Supplied text
# Marsh Gun Stand



## Lamarsh (Aug 19, 2014)

I'm growing tired of worrying about my shotgun all the time while duck hunting. What is everybody using for a marsh stand for their gun? Any worthwhile retail options? Any good DIY projects that don't involve too much welding and engineering skills? This thread has been up before, but it seems many guys are changing what they use, modifying old designs, etc, so I figured it was worth bringing back up.


----------



## Swamp Boss (Mar 14, 2003)

Shepherds hook from the garden has worked for me for years! Hang the gun and she'll bag on the hook, unscrew the thermos for a cup of joe and enjoy the sunrise! Tons of garage sales on weekends and I doubt you would have to shell out more than a buck or two!


----------



## Tail-Chaser (Feb 7, 2014)

I just lay mine in the jet sled.


----------



## jonesy16 (Sep 19, 2011)

Talk to shi kid, his dad makes custom gun holders.


----------



## LooksMoosey (Aug 29, 2015)

SRB waterfowl field rest is nice or I just lay it in the jet sled


----------



## stackemup (Oct 31, 2011)

I have the Banded gun stands. Seem to work fine. Fold up nice, and are fairly durable.


----------



## Lamarsh (Aug 19, 2014)

jonesy16 said:


> Talk to shi kid, his dad makes custom gun holders.

Excerpted records
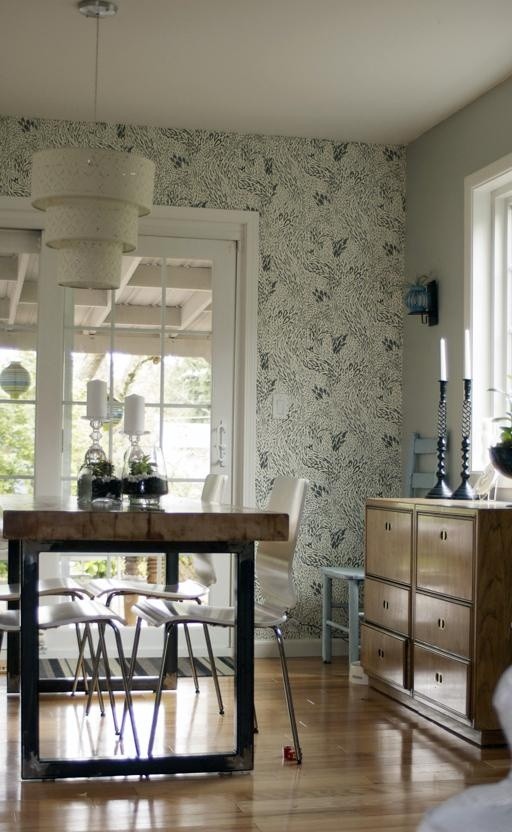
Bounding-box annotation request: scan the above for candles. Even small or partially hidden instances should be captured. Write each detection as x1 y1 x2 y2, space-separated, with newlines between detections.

...

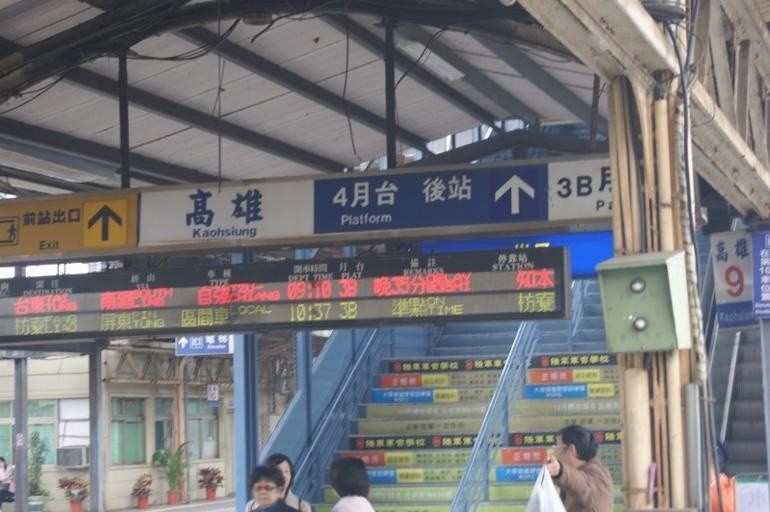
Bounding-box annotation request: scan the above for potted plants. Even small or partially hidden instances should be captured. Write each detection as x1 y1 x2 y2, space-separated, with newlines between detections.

What you have to do
Continue the forum thread about marsh gun stands for duck hunting from the point where it ends.

Task answer
I hear he leaves them in the field from time to time, maybe I can get lucky and find one lol


----------



## Lamarsh (Aug 19, 2014)

stackemup said:


> I have the Banded gun stands. Seem to work fine. Fold up nice, and are fairly durable.


I hope they are made better than the clothing they make. Got one season out of my coat. Returned a pair of waders I bought from them because of how poorly they were made.


----------



## Lamarsh (Aug 19, 2014)

Tail-Chaser said:


> I just lay mine in the jet sled.


My dog has a tendency to swamp jet sleds lol


----------



## stackemup (Oct 31, 2011)

Lamarsh said:


> I hope they are made better than the clothing they make. Got one season out of my coat. Returned a pair of waders I bought from them because of how poorly they were made.


I am not too easy on things. I also have 2 teenagers, and the 3 I bought are still going strong after 3 seasons. I figure they don't owe me anything now.


----------



## UplandnWaterfowl (Jan 3, 2010)

stackemup said:


> I have the Banded gun stands. Seem to work fine. Fold up nice, and are fairly durable.


+1 on the Banded gun stand, bought 2 of them a couple years ago and they have worked out great in all situations from dry ground to standing in waist deep water because of how you can adjust them. Also, folds up nice for transport in the sled or boat. I like how I can position the gun in front of me, right side up so that when the birds come there is very little movement to grab the gun and be ready.


----------



## babs2699 (Nov 10, 2011)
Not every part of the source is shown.